Anaïs Nin was born in Neuilly, France, to Joaquín Nin, a Cuban pianist and composer of Catalan Spanish descent, and Rosa Culmell, a classically trained Cuban singer of French and Danish descent. Her father's grandfather had fled France during the Revolution, going first to Saint-Domingue, then New Orleans, and finally to Cuba where he helped build that country's first railway.
Nin was raised a Roman Catholic but left the Church at the age of 16. She spent her childhood and early life in Europe. Her parents separated when she was two; her mother then moved Anaïs and her two brothers, Thorvald Nin and Joaquín Nin-Culmell, to Barcelona, and then to New York City, where she attended high school. Nin would drop out of high school in 1919 at age sixteen, and according to her diaries, Volume One, 1931–1934, later began working as an artist's model. After being in the United States for several years, Nin had forgotten how to speak Spanish, but retained her French and became fluent in English.
On March 3, 1923, in Havana, Cuba, Nin married her first husband, Hugh Parker Guiler (1898–1985), a banker and artist, later known as "Ian Hugo" when he became a maker of experimental films in the late 1940s. The couple moved to Paris the following year, where Guiler pursued his banking career and Nin began to pursue her interest in writing; in her diaries she also mentions having trained as a flamenco dancer in Paris in the mid-to-late 1920s with Francisco Miralles Arnau. Her first published work was a critical evaluation of D. H. Lawrence called D. H. Lawrence: An Unprofessional Study, which she wrote in sixteen days.

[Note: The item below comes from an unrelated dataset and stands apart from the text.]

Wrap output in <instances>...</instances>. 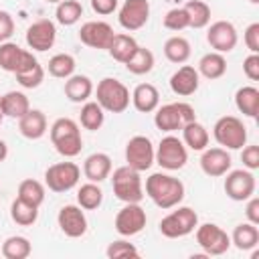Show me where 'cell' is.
Returning a JSON list of instances; mask_svg holds the SVG:
<instances>
[{"instance_id": "obj_1", "label": "cell", "mask_w": 259, "mask_h": 259, "mask_svg": "<svg viewBox=\"0 0 259 259\" xmlns=\"http://www.w3.org/2000/svg\"><path fill=\"white\" fill-rule=\"evenodd\" d=\"M146 196L162 210L174 208L184 200V184L182 180L174 178L172 174H164V172H154L146 178Z\"/></svg>"}, {"instance_id": "obj_2", "label": "cell", "mask_w": 259, "mask_h": 259, "mask_svg": "<svg viewBox=\"0 0 259 259\" xmlns=\"http://www.w3.org/2000/svg\"><path fill=\"white\" fill-rule=\"evenodd\" d=\"M51 142L55 146V150L63 156V158H75L81 154L83 148V138H81V130L79 123L71 117H59L53 121L51 130H49Z\"/></svg>"}, {"instance_id": "obj_3", "label": "cell", "mask_w": 259, "mask_h": 259, "mask_svg": "<svg viewBox=\"0 0 259 259\" xmlns=\"http://www.w3.org/2000/svg\"><path fill=\"white\" fill-rule=\"evenodd\" d=\"M95 91V101L103 107V111H109V113H123L127 107H130V89L119 81V79H113V77H103L99 83H97V89Z\"/></svg>"}, {"instance_id": "obj_4", "label": "cell", "mask_w": 259, "mask_h": 259, "mask_svg": "<svg viewBox=\"0 0 259 259\" xmlns=\"http://www.w3.org/2000/svg\"><path fill=\"white\" fill-rule=\"evenodd\" d=\"M196 113L194 107L186 101H176V103H166V105H158L156 113H154V125L160 132L172 134L176 130H182L184 123L194 121Z\"/></svg>"}, {"instance_id": "obj_5", "label": "cell", "mask_w": 259, "mask_h": 259, "mask_svg": "<svg viewBox=\"0 0 259 259\" xmlns=\"http://www.w3.org/2000/svg\"><path fill=\"white\" fill-rule=\"evenodd\" d=\"M111 176V188L117 200L121 202H140L144 198V182L138 170L125 166H119L113 170Z\"/></svg>"}, {"instance_id": "obj_6", "label": "cell", "mask_w": 259, "mask_h": 259, "mask_svg": "<svg viewBox=\"0 0 259 259\" xmlns=\"http://www.w3.org/2000/svg\"><path fill=\"white\" fill-rule=\"evenodd\" d=\"M176 210H172V212H168L162 221H160V225H158V229H160V233L166 237V239H180V237H186V235H190V233H194V229H196V225H198V214H196V210L194 208H190V206H174Z\"/></svg>"}, {"instance_id": "obj_7", "label": "cell", "mask_w": 259, "mask_h": 259, "mask_svg": "<svg viewBox=\"0 0 259 259\" xmlns=\"http://www.w3.org/2000/svg\"><path fill=\"white\" fill-rule=\"evenodd\" d=\"M212 136L217 144L225 150H241L247 144V127L235 115H223L212 125Z\"/></svg>"}, {"instance_id": "obj_8", "label": "cell", "mask_w": 259, "mask_h": 259, "mask_svg": "<svg viewBox=\"0 0 259 259\" xmlns=\"http://www.w3.org/2000/svg\"><path fill=\"white\" fill-rule=\"evenodd\" d=\"M154 162L160 164V168L164 170H180L186 166L188 162V148L184 146V142L172 134L164 136L156 148V154H154Z\"/></svg>"}, {"instance_id": "obj_9", "label": "cell", "mask_w": 259, "mask_h": 259, "mask_svg": "<svg viewBox=\"0 0 259 259\" xmlns=\"http://www.w3.org/2000/svg\"><path fill=\"white\" fill-rule=\"evenodd\" d=\"M81 168L75 162H57L45 170V186L53 192H69L79 184Z\"/></svg>"}, {"instance_id": "obj_10", "label": "cell", "mask_w": 259, "mask_h": 259, "mask_svg": "<svg viewBox=\"0 0 259 259\" xmlns=\"http://www.w3.org/2000/svg\"><path fill=\"white\" fill-rule=\"evenodd\" d=\"M194 237H196V243L198 247L202 249V253H206L208 257L210 255H223L229 251L231 247V237L227 235L225 229H221L219 225L214 223H202V225H196L194 229Z\"/></svg>"}, {"instance_id": "obj_11", "label": "cell", "mask_w": 259, "mask_h": 259, "mask_svg": "<svg viewBox=\"0 0 259 259\" xmlns=\"http://www.w3.org/2000/svg\"><path fill=\"white\" fill-rule=\"evenodd\" d=\"M154 146L148 136H134L125 144V164L138 172H146L154 164Z\"/></svg>"}, {"instance_id": "obj_12", "label": "cell", "mask_w": 259, "mask_h": 259, "mask_svg": "<svg viewBox=\"0 0 259 259\" xmlns=\"http://www.w3.org/2000/svg\"><path fill=\"white\" fill-rule=\"evenodd\" d=\"M146 223H148V217H146V210L140 206V202H125V206L117 210L113 227H115L117 235L134 237L144 231Z\"/></svg>"}, {"instance_id": "obj_13", "label": "cell", "mask_w": 259, "mask_h": 259, "mask_svg": "<svg viewBox=\"0 0 259 259\" xmlns=\"http://www.w3.org/2000/svg\"><path fill=\"white\" fill-rule=\"evenodd\" d=\"M255 174L253 170H247V168H239V170H229L227 172V178H225V192L231 200H237V202H243L247 200L249 196L255 194Z\"/></svg>"}, {"instance_id": "obj_14", "label": "cell", "mask_w": 259, "mask_h": 259, "mask_svg": "<svg viewBox=\"0 0 259 259\" xmlns=\"http://www.w3.org/2000/svg\"><path fill=\"white\" fill-rule=\"evenodd\" d=\"M26 45L28 49L32 51H38V53H45L49 49L55 47V40H57V26L53 20L49 18H38L34 20L28 28H26Z\"/></svg>"}, {"instance_id": "obj_15", "label": "cell", "mask_w": 259, "mask_h": 259, "mask_svg": "<svg viewBox=\"0 0 259 259\" xmlns=\"http://www.w3.org/2000/svg\"><path fill=\"white\" fill-rule=\"evenodd\" d=\"M113 34L115 32H113L111 24L105 22V20H87L79 28V40L85 47L97 49V51H107Z\"/></svg>"}, {"instance_id": "obj_16", "label": "cell", "mask_w": 259, "mask_h": 259, "mask_svg": "<svg viewBox=\"0 0 259 259\" xmlns=\"http://www.w3.org/2000/svg\"><path fill=\"white\" fill-rule=\"evenodd\" d=\"M206 42L217 53H231L239 42L235 24L229 20H214L206 30Z\"/></svg>"}, {"instance_id": "obj_17", "label": "cell", "mask_w": 259, "mask_h": 259, "mask_svg": "<svg viewBox=\"0 0 259 259\" xmlns=\"http://www.w3.org/2000/svg\"><path fill=\"white\" fill-rule=\"evenodd\" d=\"M57 225L61 233L69 239H79L87 233V217L79 204H65L57 214Z\"/></svg>"}, {"instance_id": "obj_18", "label": "cell", "mask_w": 259, "mask_h": 259, "mask_svg": "<svg viewBox=\"0 0 259 259\" xmlns=\"http://www.w3.org/2000/svg\"><path fill=\"white\" fill-rule=\"evenodd\" d=\"M148 18H150V2L148 0H125L117 14L119 26L127 32H134V30H140L142 26H146Z\"/></svg>"}, {"instance_id": "obj_19", "label": "cell", "mask_w": 259, "mask_h": 259, "mask_svg": "<svg viewBox=\"0 0 259 259\" xmlns=\"http://www.w3.org/2000/svg\"><path fill=\"white\" fill-rule=\"evenodd\" d=\"M231 154L229 150L225 148H204L202 150V156H200V170L210 176V178H219V176H225L229 170H231Z\"/></svg>"}, {"instance_id": "obj_20", "label": "cell", "mask_w": 259, "mask_h": 259, "mask_svg": "<svg viewBox=\"0 0 259 259\" xmlns=\"http://www.w3.org/2000/svg\"><path fill=\"white\" fill-rule=\"evenodd\" d=\"M170 89L174 95L178 97H188V95H194L198 91V85H200V75L198 71L192 67V65H182L178 67L172 77H170Z\"/></svg>"}, {"instance_id": "obj_21", "label": "cell", "mask_w": 259, "mask_h": 259, "mask_svg": "<svg viewBox=\"0 0 259 259\" xmlns=\"http://www.w3.org/2000/svg\"><path fill=\"white\" fill-rule=\"evenodd\" d=\"M83 174L89 182H103L111 174V158L105 152H93L83 162Z\"/></svg>"}, {"instance_id": "obj_22", "label": "cell", "mask_w": 259, "mask_h": 259, "mask_svg": "<svg viewBox=\"0 0 259 259\" xmlns=\"http://www.w3.org/2000/svg\"><path fill=\"white\" fill-rule=\"evenodd\" d=\"M93 81L87 77V75H71L65 79V97L73 103H85L91 95H93Z\"/></svg>"}, {"instance_id": "obj_23", "label": "cell", "mask_w": 259, "mask_h": 259, "mask_svg": "<svg viewBox=\"0 0 259 259\" xmlns=\"http://www.w3.org/2000/svg\"><path fill=\"white\" fill-rule=\"evenodd\" d=\"M47 115L40 109H28L18 119V130L26 140H40L47 134Z\"/></svg>"}, {"instance_id": "obj_24", "label": "cell", "mask_w": 259, "mask_h": 259, "mask_svg": "<svg viewBox=\"0 0 259 259\" xmlns=\"http://www.w3.org/2000/svg\"><path fill=\"white\" fill-rule=\"evenodd\" d=\"M132 103L140 113H152L160 105V93L152 83H140L132 91Z\"/></svg>"}, {"instance_id": "obj_25", "label": "cell", "mask_w": 259, "mask_h": 259, "mask_svg": "<svg viewBox=\"0 0 259 259\" xmlns=\"http://www.w3.org/2000/svg\"><path fill=\"white\" fill-rule=\"evenodd\" d=\"M196 71H198V75H202V77L208 79V81L221 79V77L227 73V59H225L223 53L210 51V53H206V55L200 57Z\"/></svg>"}, {"instance_id": "obj_26", "label": "cell", "mask_w": 259, "mask_h": 259, "mask_svg": "<svg viewBox=\"0 0 259 259\" xmlns=\"http://www.w3.org/2000/svg\"><path fill=\"white\" fill-rule=\"evenodd\" d=\"M235 107L247 115V117H257L259 115V89L255 85H243L235 93Z\"/></svg>"}, {"instance_id": "obj_27", "label": "cell", "mask_w": 259, "mask_h": 259, "mask_svg": "<svg viewBox=\"0 0 259 259\" xmlns=\"http://www.w3.org/2000/svg\"><path fill=\"white\" fill-rule=\"evenodd\" d=\"M208 130L200 123V121H188L182 125V142L188 150H194V152H202L206 146H208Z\"/></svg>"}, {"instance_id": "obj_28", "label": "cell", "mask_w": 259, "mask_h": 259, "mask_svg": "<svg viewBox=\"0 0 259 259\" xmlns=\"http://www.w3.org/2000/svg\"><path fill=\"white\" fill-rule=\"evenodd\" d=\"M0 107H2L4 117L20 119L30 109V103H28V97L22 91H8L0 97Z\"/></svg>"}, {"instance_id": "obj_29", "label": "cell", "mask_w": 259, "mask_h": 259, "mask_svg": "<svg viewBox=\"0 0 259 259\" xmlns=\"http://www.w3.org/2000/svg\"><path fill=\"white\" fill-rule=\"evenodd\" d=\"M138 47H140V45L136 42V38H134L132 34L119 32V34H113V38H111V42H109V47H107V53L111 55L113 61L125 63V61L136 53Z\"/></svg>"}, {"instance_id": "obj_30", "label": "cell", "mask_w": 259, "mask_h": 259, "mask_svg": "<svg viewBox=\"0 0 259 259\" xmlns=\"http://www.w3.org/2000/svg\"><path fill=\"white\" fill-rule=\"evenodd\" d=\"M259 243V229L251 223H241L235 227L231 235V245H235L239 251H251Z\"/></svg>"}, {"instance_id": "obj_31", "label": "cell", "mask_w": 259, "mask_h": 259, "mask_svg": "<svg viewBox=\"0 0 259 259\" xmlns=\"http://www.w3.org/2000/svg\"><path fill=\"white\" fill-rule=\"evenodd\" d=\"M26 49H20L16 42H0V69L6 73H16L22 59H24Z\"/></svg>"}, {"instance_id": "obj_32", "label": "cell", "mask_w": 259, "mask_h": 259, "mask_svg": "<svg viewBox=\"0 0 259 259\" xmlns=\"http://www.w3.org/2000/svg\"><path fill=\"white\" fill-rule=\"evenodd\" d=\"M190 42L176 34V36H170L166 42H164V57L170 61V63H176V65H182L190 59Z\"/></svg>"}, {"instance_id": "obj_33", "label": "cell", "mask_w": 259, "mask_h": 259, "mask_svg": "<svg viewBox=\"0 0 259 259\" xmlns=\"http://www.w3.org/2000/svg\"><path fill=\"white\" fill-rule=\"evenodd\" d=\"M10 219L20 227H30L38 219V206H34V204L16 196L10 204Z\"/></svg>"}, {"instance_id": "obj_34", "label": "cell", "mask_w": 259, "mask_h": 259, "mask_svg": "<svg viewBox=\"0 0 259 259\" xmlns=\"http://www.w3.org/2000/svg\"><path fill=\"white\" fill-rule=\"evenodd\" d=\"M154 63H156L154 53L150 49H146V47H138L136 53L123 65L132 75H146V73H150L154 69Z\"/></svg>"}, {"instance_id": "obj_35", "label": "cell", "mask_w": 259, "mask_h": 259, "mask_svg": "<svg viewBox=\"0 0 259 259\" xmlns=\"http://www.w3.org/2000/svg\"><path fill=\"white\" fill-rule=\"evenodd\" d=\"M79 121H81V125H83L85 130L97 132V130H101V125H103V121H105V111H103V107H101L97 101H89V99H87V101L83 103V107H81Z\"/></svg>"}, {"instance_id": "obj_36", "label": "cell", "mask_w": 259, "mask_h": 259, "mask_svg": "<svg viewBox=\"0 0 259 259\" xmlns=\"http://www.w3.org/2000/svg\"><path fill=\"white\" fill-rule=\"evenodd\" d=\"M103 202V190L97 182H85L77 190V204L83 210H95Z\"/></svg>"}, {"instance_id": "obj_37", "label": "cell", "mask_w": 259, "mask_h": 259, "mask_svg": "<svg viewBox=\"0 0 259 259\" xmlns=\"http://www.w3.org/2000/svg\"><path fill=\"white\" fill-rule=\"evenodd\" d=\"M0 253H2V257H6V259H26V257L32 253V245H30V241H28L26 237H22V235H12V237H8V239L2 243Z\"/></svg>"}, {"instance_id": "obj_38", "label": "cell", "mask_w": 259, "mask_h": 259, "mask_svg": "<svg viewBox=\"0 0 259 259\" xmlns=\"http://www.w3.org/2000/svg\"><path fill=\"white\" fill-rule=\"evenodd\" d=\"M184 10L188 14V28H204L210 22V6L202 0H188L184 4Z\"/></svg>"}, {"instance_id": "obj_39", "label": "cell", "mask_w": 259, "mask_h": 259, "mask_svg": "<svg viewBox=\"0 0 259 259\" xmlns=\"http://www.w3.org/2000/svg\"><path fill=\"white\" fill-rule=\"evenodd\" d=\"M75 67H77V61L73 55L69 53H57L49 59V75H53L55 79H67L75 73Z\"/></svg>"}, {"instance_id": "obj_40", "label": "cell", "mask_w": 259, "mask_h": 259, "mask_svg": "<svg viewBox=\"0 0 259 259\" xmlns=\"http://www.w3.org/2000/svg\"><path fill=\"white\" fill-rule=\"evenodd\" d=\"M55 16H57V22L63 24V26H73L81 20L83 16V6L81 2L77 0H61L57 4V10H55Z\"/></svg>"}, {"instance_id": "obj_41", "label": "cell", "mask_w": 259, "mask_h": 259, "mask_svg": "<svg viewBox=\"0 0 259 259\" xmlns=\"http://www.w3.org/2000/svg\"><path fill=\"white\" fill-rule=\"evenodd\" d=\"M18 198L34 204V206H40L45 202V196H47V190H45V184L34 180V178H26L18 184Z\"/></svg>"}, {"instance_id": "obj_42", "label": "cell", "mask_w": 259, "mask_h": 259, "mask_svg": "<svg viewBox=\"0 0 259 259\" xmlns=\"http://www.w3.org/2000/svg\"><path fill=\"white\" fill-rule=\"evenodd\" d=\"M14 77H16V81H18V85L22 89H36L45 81V69H42L40 63H36L34 67H30V69H26L22 73H16Z\"/></svg>"}, {"instance_id": "obj_43", "label": "cell", "mask_w": 259, "mask_h": 259, "mask_svg": "<svg viewBox=\"0 0 259 259\" xmlns=\"http://www.w3.org/2000/svg\"><path fill=\"white\" fill-rule=\"evenodd\" d=\"M105 255L109 259H127V257H140V251L136 249L134 243H130L125 239H117V241L107 245Z\"/></svg>"}, {"instance_id": "obj_44", "label": "cell", "mask_w": 259, "mask_h": 259, "mask_svg": "<svg viewBox=\"0 0 259 259\" xmlns=\"http://www.w3.org/2000/svg\"><path fill=\"white\" fill-rule=\"evenodd\" d=\"M162 24H164V28H168V30H174V32L188 28L190 24H188V14H186L184 6H176V8H170V10L164 14V22H162Z\"/></svg>"}, {"instance_id": "obj_45", "label": "cell", "mask_w": 259, "mask_h": 259, "mask_svg": "<svg viewBox=\"0 0 259 259\" xmlns=\"http://www.w3.org/2000/svg\"><path fill=\"white\" fill-rule=\"evenodd\" d=\"M241 160H243V166L247 170H257L259 168V146L251 144V146H243L241 148Z\"/></svg>"}, {"instance_id": "obj_46", "label": "cell", "mask_w": 259, "mask_h": 259, "mask_svg": "<svg viewBox=\"0 0 259 259\" xmlns=\"http://www.w3.org/2000/svg\"><path fill=\"white\" fill-rule=\"evenodd\" d=\"M243 40H245V47H247L251 53H259V22H251V24L245 28Z\"/></svg>"}, {"instance_id": "obj_47", "label": "cell", "mask_w": 259, "mask_h": 259, "mask_svg": "<svg viewBox=\"0 0 259 259\" xmlns=\"http://www.w3.org/2000/svg\"><path fill=\"white\" fill-rule=\"evenodd\" d=\"M243 73L249 81H259V53H251L243 61Z\"/></svg>"}, {"instance_id": "obj_48", "label": "cell", "mask_w": 259, "mask_h": 259, "mask_svg": "<svg viewBox=\"0 0 259 259\" xmlns=\"http://www.w3.org/2000/svg\"><path fill=\"white\" fill-rule=\"evenodd\" d=\"M14 34V18L8 10H0V42L10 40Z\"/></svg>"}, {"instance_id": "obj_49", "label": "cell", "mask_w": 259, "mask_h": 259, "mask_svg": "<svg viewBox=\"0 0 259 259\" xmlns=\"http://www.w3.org/2000/svg\"><path fill=\"white\" fill-rule=\"evenodd\" d=\"M89 2H91L93 12L99 16H107L117 10V0H89Z\"/></svg>"}, {"instance_id": "obj_50", "label": "cell", "mask_w": 259, "mask_h": 259, "mask_svg": "<svg viewBox=\"0 0 259 259\" xmlns=\"http://www.w3.org/2000/svg\"><path fill=\"white\" fill-rule=\"evenodd\" d=\"M245 217H247V223H251V225H259V198H257L255 194L247 198Z\"/></svg>"}, {"instance_id": "obj_51", "label": "cell", "mask_w": 259, "mask_h": 259, "mask_svg": "<svg viewBox=\"0 0 259 259\" xmlns=\"http://www.w3.org/2000/svg\"><path fill=\"white\" fill-rule=\"evenodd\" d=\"M6 156H8V144L0 138V162H4V160H6Z\"/></svg>"}, {"instance_id": "obj_52", "label": "cell", "mask_w": 259, "mask_h": 259, "mask_svg": "<svg viewBox=\"0 0 259 259\" xmlns=\"http://www.w3.org/2000/svg\"><path fill=\"white\" fill-rule=\"evenodd\" d=\"M45 2H47V4H59L61 0H45Z\"/></svg>"}, {"instance_id": "obj_53", "label": "cell", "mask_w": 259, "mask_h": 259, "mask_svg": "<svg viewBox=\"0 0 259 259\" xmlns=\"http://www.w3.org/2000/svg\"><path fill=\"white\" fill-rule=\"evenodd\" d=\"M2 97V95H0ZM2 119H4V113H2V107H0V125H2Z\"/></svg>"}, {"instance_id": "obj_54", "label": "cell", "mask_w": 259, "mask_h": 259, "mask_svg": "<svg viewBox=\"0 0 259 259\" xmlns=\"http://www.w3.org/2000/svg\"><path fill=\"white\" fill-rule=\"evenodd\" d=\"M249 2H251V4H259V0H249Z\"/></svg>"}, {"instance_id": "obj_55", "label": "cell", "mask_w": 259, "mask_h": 259, "mask_svg": "<svg viewBox=\"0 0 259 259\" xmlns=\"http://www.w3.org/2000/svg\"><path fill=\"white\" fill-rule=\"evenodd\" d=\"M0 255H2V253H0Z\"/></svg>"}]
</instances>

Nin became profoundly interested in psychoanalysis and would study it extensively, first with René Allendy in 1932 and then with Otto Rank. Both men eventually became her lovers, as she recounts in her Journal. On her second visit to Rank, Nin reflects on her desire to be "re-born" as a woman and artist. Rank, she observes, helped her move back and forth between what she could verbalize in her journals and what remained unarticulated. She discovered the quality and depth of her feelings in the wordless transitions between what she could say and what she could not say. "As he talked, I thought of my difficulties with writing, my struggles to articulate feelings not easily expressed. Of my struggles to find a language for intuition, feeling, instincts which are, in themselves, elusive, subtle, and wordless."
In the late summer of 1939, when residents from overseas were urged to leave France due to the approaching war, Nin left Paris and returned to New York City with her husband. (Guiler was, according to his own wishes, all but edited out of the diaries published during Nin's lifetime; his role in her life is therefore difficult to gauge.) During the war, Nin sent her books to Frances Steloff of the Gotham Book Mart in New York for safekeeping.

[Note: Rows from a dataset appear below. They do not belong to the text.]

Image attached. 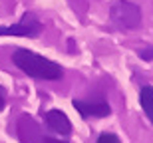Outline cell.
I'll return each instance as SVG.
<instances>
[{
    "label": "cell",
    "mask_w": 153,
    "mask_h": 143,
    "mask_svg": "<svg viewBox=\"0 0 153 143\" xmlns=\"http://www.w3.org/2000/svg\"><path fill=\"white\" fill-rule=\"evenodd\" d=\"M42 32V22L32 14L26 12L22 20L12 26H0V36H28V38H36Z\"/></svg>",
    "instance_id": "277c9868"
},
{
    "label": "cell",
    "mask_w": 153,
    "mask_h": 143,
    "mask_svg": "<svg viewBox=\"0 0 153 143\" xmlns=\"http://www.w3.org/2000/svg\"><path fill=\"white\" fill-rule=\"evenodd\" d=\"M139 103H141L143 113L147 115V119L153 123V87L151 86H143L139 92Z\"/></svg>",
    "instance_id": "8992f818"
},
{
    "label": "cell",
    "mask_w": 153,
    "mask_h": 143,
    "mask_svg": "<svg viewBox=\"0 0 153 143\" xmlns=\"http://www.w3.org/2000/svg\"><path fill=\"white\" fill-rule=\"evenodd\" d=\"M46 125H48L50 131L60 133V135H70L72 133V123H70L68 115L60 109H50L46 113Z\"/></svg>",
    "instance_id": "5b68a950"
},
{
    "label": "cell",
    "mask_w": 153,
    "mask_h": 143,
    "mask_svg": "<svg viewBox=\"0 0 153 143\" xmlns=\"http://www.w3.org/2000/svg\"><path fill=\"white\" fill-rule=\"evenodd\" d=\"M111 22L121 30H135L141 26V8L129 0H115L109 10Z\"/></svg>",
    "instance_id": "7a4b0ae2"
},
{
    "label": "cell",
    "mask_w": 153,
    "mask_h": 143,
    "mask_svg": "<svg viewBox=\"0 0 153 143\" xmlns=\"http://www.w3.org/2000/svg\"><path fill=\"white\" fill-rule=\"evenodd\" d=\"M4 105H6V96H4V90L0 87V111L4 109Z\"/></svg>",
    "instance_id": "9c48e42d"
},
{
    "label": "cell",
    "mask_w": 153,
    "mask_h": 143,
    "mask_svg": "<svg viewBox=\"0 0 153 143\" xmlns=\"http://www.w3.org/2000/svg\"><path fill=\"white\" fill-rule=\"evenodd\" d=\"M12 62L18 70H22L26 76L34 78V80H62L64 78V68L60 64L52 62L48 58L40 56L32 50H26V48H18L14 54H12Z\"/></svg>",
    "instance_id": "6da1fadb"
},
{
    "label": "cell",
    "mask_w": 153,
    "mask_h": 143,
    "mask_svg": "<svg viewBox=\"0 0 153 143\" xmlns=\"http://www.w3.org/2000/svg\"><path fill=\"white\" fill-rule=\"evenodd\" d=\"M97 143H121V141H119V137L115 135V133L105 131V133H102V135L97 137Z\"/></svg>",
    "instance_id": "52a82bcc"
},
{
    "label": "cell",
    "mask_w": 153,
    "mask_h": 143,
    "mask_svg": "<svg viewBox=\"0 0 153 143\" xmlns=\"http://www.w3.org/2000/svg\"><path fill=\"white\" fill-rule=\"evenodd\" d=\"M40 143H68V141H66V139H58V137L44 135V137H40Z\"/></svg>",
    "instance_id": "ba28073f"
},
{
    "label": "cell",
    "mask_w": 153,
    "mask_h": 143,
    "mask_svg": "<svg viewBox=\"0 0 153 143\" xmlns=\"http://www.w3.org/2000/svg\"><path fill=\"white\" fill-rule=\"evenodd\" d=\"M74 107L84 119H102L111 113L108 99L102 96L90 97V99H74Z\"/></svg>",
    "instance_id": "3957f363"
}]
</instances>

In New York, Anaïs rejoined Otto Rank, who had previously moved there, and moved into his apartment. She actually began to act as a psychoanalyst herself, seeing patients in the room next to Rank's, and having sex with her patients on the psychoanalytic couch. She quit after several months, however, stating: "I found that I wasn't good because I wasn't objective. I was haunted by my patients. I wanted to intercede." It was in New York that she met the Japanese-American modernist photographer Soichi Sunami, who went on to photograph her for many of her books.